**** Text excerpt ****
By Duber — Car Mirror Man  •   15 minute read

3/4 angle mid-shot of a Car Mirror Man technician in white polo-neck accessing the electric folding motor inside a dark blue SUV mirror
Repair vs Replace

Your Electric Folding Mirror Motor Stopped Working — Here's Why You Don't Need a New Mirror

You go to fold your side mirror before pulling into the garage, and nothing happens. Or someone brushed it in a shopping-centre car park and now the fold action just won't engage. You take it to the dealer, expecting a small repair bill. The number that comes back is $1,500, $1,600, sometimes over $1,700 — for a whole new mirror. And it needs to be ordered in.

Here's what almost nobody tells you: in most newer cars, the whole mirror isn't broken. Only the small electric motor inside it is. And that motor can be replaced on its own, in your driveway, for around $400 flat. Same car, same features, same warranty on the part that broke — without paying for the glass, housing, wiring, indicator and cover you already have.

Our price
$400
Flat, most vehicles
Typical dealer quote
$1,600
Whole mirror, e.g. Hyundai Tucson
Vehicles affected
40–50%
Of newer cars on the road
Warranty
12 mo
On the replacement motor

What the electric folding motor actually is

A modern side mirror contains at least two small DC motors. One drives the mirror's adjust function — the up/down/left/right movement you control with the joystick or button on the driver's door. The other drives the fold function — the sideways swing that tucks the mirror against the door when you park.

Cutaway diagram of a car electric folding side mirror showing the internal folding motor, housing, glass, wiring, heater pad, blind-spot indicator and turn signal
Anatomy of a modern electric folding side mirror. The folding motor (red) is the small internal mechanism that fails — a $50 part inside a $1,600 assembly.

They're physically separate. The adjust motor sits behind the glass, coupled to a small gearbox that moves the glass on its pivot. The fold motor sits inside the mirror housing at the arm, coupled to a larger gearbox that swings the whole housing toward the door. On premium mirrors there's a third motor for auto-dimming or a small servo for the blind-spot LED — but the two workhorses are the adjust motor and the fold motor.

Why this matters. If your adjust still works and only the fold has stopped, you've already isolated the fault to the fold motor. The glass, wiring, heating, indicator, blind-spot icon and adjust motor are all fine. Every one of those parts is what the dealer wants to charge you for.

Why the motor stops working — the two failure modes we see

Failure mode 1: Internal wear (no impact, no warning)

You'd be surprised how mechanical a folding-motor cycle is. Every time you fold and unfold the mirror — twice a day, five days a week, that's around 3,600 fold-cycles over 10 years — the tiny nylon gears inside the gearbox and the solder points on the motor's electrical contacts take load. Nylon fatigues. Solder work-hardens. Copper brushes wear down.
****
__Exercise goal__. Copy the folding mirror motor text word for word, starting at "What the electric" and ending at "a $1,600 assembly.". The records that come next have no connection to the text about electric folding mirror motors.
**** Provided data ****
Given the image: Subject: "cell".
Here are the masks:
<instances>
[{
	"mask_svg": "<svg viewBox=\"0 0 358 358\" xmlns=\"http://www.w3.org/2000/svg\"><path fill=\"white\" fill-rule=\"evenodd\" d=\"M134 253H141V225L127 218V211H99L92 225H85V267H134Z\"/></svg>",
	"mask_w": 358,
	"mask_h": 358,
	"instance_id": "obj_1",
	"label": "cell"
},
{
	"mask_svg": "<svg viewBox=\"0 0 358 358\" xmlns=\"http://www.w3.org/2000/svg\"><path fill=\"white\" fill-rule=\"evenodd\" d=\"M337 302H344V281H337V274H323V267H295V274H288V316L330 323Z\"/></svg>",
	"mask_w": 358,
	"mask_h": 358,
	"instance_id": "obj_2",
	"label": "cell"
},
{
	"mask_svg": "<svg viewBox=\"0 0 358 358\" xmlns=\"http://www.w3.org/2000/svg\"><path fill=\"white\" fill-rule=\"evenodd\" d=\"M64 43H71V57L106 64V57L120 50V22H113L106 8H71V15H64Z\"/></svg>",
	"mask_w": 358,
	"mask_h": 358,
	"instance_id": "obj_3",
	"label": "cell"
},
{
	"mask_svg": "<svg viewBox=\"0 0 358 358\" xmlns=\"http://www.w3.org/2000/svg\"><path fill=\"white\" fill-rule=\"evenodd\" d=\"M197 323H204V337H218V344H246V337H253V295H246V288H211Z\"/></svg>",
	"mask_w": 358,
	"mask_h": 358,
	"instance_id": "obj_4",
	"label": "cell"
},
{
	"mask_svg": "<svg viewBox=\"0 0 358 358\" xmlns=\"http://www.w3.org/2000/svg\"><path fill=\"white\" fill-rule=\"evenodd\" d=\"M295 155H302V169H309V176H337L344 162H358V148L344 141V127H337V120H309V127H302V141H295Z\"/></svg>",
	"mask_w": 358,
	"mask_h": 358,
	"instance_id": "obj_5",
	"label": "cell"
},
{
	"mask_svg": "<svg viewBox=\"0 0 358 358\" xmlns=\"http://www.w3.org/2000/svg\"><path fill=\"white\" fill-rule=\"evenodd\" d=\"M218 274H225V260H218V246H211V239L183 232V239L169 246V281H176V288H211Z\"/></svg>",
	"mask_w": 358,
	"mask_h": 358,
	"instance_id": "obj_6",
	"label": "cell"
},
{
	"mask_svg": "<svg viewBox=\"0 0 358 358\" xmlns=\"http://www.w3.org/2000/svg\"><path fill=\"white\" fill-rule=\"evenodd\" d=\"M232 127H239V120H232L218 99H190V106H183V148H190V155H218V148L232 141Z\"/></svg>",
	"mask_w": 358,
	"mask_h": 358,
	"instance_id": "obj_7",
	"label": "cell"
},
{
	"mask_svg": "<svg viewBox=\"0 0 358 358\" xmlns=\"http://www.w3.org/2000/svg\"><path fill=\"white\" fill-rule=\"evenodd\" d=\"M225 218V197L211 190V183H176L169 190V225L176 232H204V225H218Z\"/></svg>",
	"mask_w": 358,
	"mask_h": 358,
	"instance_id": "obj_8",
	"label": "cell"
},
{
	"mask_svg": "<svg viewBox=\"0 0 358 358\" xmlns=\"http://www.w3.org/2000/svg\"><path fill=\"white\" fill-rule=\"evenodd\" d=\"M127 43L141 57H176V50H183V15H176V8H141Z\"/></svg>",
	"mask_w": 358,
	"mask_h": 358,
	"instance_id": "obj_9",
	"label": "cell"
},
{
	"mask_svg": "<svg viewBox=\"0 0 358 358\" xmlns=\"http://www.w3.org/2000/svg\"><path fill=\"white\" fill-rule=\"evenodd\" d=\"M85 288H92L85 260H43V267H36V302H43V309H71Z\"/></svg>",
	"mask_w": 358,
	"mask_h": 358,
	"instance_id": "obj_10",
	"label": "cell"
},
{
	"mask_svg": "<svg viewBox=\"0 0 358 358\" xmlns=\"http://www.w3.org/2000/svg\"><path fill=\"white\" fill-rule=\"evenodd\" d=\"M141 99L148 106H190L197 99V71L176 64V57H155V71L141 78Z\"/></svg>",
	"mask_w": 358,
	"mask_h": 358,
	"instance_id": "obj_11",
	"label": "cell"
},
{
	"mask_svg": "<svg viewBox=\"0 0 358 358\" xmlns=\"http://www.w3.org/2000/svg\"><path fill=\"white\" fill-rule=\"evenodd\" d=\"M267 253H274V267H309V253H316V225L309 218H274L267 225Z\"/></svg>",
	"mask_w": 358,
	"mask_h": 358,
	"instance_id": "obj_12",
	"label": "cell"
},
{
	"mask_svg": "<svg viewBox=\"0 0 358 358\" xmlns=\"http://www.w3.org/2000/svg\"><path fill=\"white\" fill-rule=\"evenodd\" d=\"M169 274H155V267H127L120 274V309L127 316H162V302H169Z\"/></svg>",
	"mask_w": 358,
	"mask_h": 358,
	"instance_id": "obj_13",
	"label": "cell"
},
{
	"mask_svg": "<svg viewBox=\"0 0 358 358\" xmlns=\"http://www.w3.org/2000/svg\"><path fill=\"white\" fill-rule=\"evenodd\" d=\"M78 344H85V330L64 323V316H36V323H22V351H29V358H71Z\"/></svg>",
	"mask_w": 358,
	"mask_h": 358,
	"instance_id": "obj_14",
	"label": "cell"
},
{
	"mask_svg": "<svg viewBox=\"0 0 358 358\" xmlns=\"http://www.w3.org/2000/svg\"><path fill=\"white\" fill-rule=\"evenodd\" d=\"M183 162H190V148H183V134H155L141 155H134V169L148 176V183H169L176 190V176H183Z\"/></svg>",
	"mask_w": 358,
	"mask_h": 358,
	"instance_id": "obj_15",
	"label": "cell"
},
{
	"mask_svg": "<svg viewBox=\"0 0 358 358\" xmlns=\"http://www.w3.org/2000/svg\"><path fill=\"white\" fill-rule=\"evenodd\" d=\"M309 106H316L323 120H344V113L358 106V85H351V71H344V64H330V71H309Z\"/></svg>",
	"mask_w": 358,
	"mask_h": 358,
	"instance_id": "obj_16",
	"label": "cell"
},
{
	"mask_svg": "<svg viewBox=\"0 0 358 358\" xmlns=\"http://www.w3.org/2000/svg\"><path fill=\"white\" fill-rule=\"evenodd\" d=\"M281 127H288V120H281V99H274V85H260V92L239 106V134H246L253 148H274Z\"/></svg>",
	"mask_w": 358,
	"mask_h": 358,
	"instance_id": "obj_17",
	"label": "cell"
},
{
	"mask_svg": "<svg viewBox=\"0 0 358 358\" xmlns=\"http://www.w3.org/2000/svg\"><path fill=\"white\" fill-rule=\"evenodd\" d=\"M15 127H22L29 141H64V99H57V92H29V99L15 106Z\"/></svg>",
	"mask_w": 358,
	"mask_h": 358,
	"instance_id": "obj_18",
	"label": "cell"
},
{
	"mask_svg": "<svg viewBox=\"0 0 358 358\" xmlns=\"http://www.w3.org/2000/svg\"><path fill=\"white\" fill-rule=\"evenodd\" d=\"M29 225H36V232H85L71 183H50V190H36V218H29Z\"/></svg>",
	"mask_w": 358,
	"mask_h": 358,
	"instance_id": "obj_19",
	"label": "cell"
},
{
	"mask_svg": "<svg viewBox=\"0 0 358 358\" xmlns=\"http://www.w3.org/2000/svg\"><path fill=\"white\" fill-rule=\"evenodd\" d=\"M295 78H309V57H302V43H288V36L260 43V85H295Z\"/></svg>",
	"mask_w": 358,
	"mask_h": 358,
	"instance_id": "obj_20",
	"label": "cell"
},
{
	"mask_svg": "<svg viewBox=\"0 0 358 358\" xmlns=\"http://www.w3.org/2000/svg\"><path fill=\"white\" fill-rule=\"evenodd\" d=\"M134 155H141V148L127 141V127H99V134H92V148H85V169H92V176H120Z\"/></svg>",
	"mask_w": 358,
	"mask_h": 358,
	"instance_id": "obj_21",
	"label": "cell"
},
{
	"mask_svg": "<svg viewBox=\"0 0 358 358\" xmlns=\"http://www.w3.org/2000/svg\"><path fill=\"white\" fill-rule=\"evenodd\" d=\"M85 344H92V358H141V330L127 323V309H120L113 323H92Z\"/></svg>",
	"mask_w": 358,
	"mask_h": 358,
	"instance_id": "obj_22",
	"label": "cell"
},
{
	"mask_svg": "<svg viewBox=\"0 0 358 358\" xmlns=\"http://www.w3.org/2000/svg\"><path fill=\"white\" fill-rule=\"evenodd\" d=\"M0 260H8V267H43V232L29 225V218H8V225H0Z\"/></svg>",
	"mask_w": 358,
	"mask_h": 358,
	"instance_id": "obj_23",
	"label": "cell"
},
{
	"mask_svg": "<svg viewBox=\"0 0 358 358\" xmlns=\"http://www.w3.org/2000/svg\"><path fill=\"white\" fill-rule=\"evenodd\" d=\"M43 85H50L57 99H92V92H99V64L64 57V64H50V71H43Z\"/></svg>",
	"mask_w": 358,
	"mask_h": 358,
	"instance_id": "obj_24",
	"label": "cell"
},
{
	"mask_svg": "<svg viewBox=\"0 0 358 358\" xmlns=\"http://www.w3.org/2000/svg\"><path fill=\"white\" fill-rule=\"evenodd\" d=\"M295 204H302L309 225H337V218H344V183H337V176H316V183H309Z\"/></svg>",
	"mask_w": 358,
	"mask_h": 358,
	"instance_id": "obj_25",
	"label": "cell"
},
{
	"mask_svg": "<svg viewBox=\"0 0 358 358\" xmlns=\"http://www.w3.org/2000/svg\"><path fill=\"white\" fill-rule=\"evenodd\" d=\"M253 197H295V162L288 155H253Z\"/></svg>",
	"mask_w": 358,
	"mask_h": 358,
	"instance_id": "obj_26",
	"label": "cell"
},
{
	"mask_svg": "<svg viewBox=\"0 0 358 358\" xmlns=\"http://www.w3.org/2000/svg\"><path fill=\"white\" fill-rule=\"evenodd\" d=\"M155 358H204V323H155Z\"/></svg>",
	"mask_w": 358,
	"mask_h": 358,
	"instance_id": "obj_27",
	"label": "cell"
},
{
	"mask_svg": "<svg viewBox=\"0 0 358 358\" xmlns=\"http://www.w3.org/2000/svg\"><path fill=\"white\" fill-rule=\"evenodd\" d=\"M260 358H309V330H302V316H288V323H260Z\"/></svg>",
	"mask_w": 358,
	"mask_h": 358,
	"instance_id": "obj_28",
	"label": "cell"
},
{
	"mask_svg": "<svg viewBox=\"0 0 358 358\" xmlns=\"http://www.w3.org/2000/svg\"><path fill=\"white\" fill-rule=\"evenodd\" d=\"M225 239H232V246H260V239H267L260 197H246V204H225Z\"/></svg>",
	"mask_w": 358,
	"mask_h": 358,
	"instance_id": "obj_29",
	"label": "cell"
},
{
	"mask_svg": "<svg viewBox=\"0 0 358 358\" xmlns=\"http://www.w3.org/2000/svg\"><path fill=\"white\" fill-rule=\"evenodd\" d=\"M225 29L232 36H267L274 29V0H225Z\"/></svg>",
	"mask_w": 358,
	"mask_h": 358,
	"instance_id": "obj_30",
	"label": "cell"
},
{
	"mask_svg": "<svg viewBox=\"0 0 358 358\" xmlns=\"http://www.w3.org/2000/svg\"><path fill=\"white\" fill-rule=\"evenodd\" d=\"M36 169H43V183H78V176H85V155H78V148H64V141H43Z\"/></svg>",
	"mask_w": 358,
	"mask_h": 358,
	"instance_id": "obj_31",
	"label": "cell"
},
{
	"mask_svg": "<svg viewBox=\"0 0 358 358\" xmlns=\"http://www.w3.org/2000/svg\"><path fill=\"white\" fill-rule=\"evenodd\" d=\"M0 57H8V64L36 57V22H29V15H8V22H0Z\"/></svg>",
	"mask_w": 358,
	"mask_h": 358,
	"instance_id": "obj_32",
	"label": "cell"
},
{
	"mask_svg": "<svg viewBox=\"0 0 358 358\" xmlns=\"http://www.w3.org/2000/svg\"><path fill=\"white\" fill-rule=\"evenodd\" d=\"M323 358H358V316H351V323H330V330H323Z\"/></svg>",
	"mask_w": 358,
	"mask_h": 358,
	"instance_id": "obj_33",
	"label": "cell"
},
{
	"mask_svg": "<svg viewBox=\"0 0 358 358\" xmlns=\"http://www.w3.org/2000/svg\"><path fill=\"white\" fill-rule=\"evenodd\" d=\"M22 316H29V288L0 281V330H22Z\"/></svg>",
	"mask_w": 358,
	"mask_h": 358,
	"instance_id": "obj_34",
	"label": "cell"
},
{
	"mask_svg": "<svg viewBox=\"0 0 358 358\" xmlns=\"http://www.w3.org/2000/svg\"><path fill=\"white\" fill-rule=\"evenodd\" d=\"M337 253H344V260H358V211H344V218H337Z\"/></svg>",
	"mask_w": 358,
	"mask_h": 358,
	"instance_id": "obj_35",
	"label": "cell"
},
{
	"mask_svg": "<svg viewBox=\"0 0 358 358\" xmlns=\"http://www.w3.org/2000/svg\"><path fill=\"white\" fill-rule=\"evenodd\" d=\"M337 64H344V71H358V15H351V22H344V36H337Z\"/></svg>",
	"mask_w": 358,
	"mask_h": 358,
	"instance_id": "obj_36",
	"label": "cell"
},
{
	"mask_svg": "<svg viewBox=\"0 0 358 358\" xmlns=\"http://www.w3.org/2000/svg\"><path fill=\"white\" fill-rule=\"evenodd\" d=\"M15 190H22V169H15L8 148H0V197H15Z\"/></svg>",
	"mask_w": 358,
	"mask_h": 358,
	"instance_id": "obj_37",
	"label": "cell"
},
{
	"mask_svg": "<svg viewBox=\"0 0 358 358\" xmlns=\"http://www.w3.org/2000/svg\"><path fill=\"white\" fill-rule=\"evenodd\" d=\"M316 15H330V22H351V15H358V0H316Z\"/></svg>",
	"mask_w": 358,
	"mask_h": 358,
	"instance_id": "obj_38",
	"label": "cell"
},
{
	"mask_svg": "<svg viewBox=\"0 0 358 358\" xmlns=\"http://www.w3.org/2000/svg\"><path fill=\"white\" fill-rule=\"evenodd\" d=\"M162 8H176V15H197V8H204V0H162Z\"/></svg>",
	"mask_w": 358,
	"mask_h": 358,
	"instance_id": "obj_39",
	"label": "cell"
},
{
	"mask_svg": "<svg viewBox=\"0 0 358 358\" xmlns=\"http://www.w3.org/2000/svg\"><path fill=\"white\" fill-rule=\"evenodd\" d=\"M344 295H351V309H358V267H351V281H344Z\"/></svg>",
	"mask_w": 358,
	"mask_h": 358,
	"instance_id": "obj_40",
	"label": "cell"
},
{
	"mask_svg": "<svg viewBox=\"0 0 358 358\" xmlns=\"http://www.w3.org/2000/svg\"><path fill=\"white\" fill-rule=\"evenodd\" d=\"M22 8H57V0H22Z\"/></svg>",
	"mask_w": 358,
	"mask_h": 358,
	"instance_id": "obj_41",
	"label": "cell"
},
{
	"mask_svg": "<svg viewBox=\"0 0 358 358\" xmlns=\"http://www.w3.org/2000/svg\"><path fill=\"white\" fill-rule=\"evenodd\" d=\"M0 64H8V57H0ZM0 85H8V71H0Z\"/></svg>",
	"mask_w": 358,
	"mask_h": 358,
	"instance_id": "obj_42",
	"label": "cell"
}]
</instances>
****
__Result of this exercise__.
What the electric folding motor actually is

A modern side mirror contains at least two small DC motors. One drives the mirror's adjust function — the up/down/left/right movement you control with the joystick or button on the driver's door. The other drives the fold function — the sideways swing that tucks the mirror against the door when you park.

Cutaway diagram of a car electric folding side mirror showing the internal folding motor, housing, glass, wiring, heater pad, blind-spot indicator and turn signal
Anatomy of a modern electric folding side mirror. The folding motor (red) is the small internal mechanism that fails — a $50 part inside a $1,600 assembly.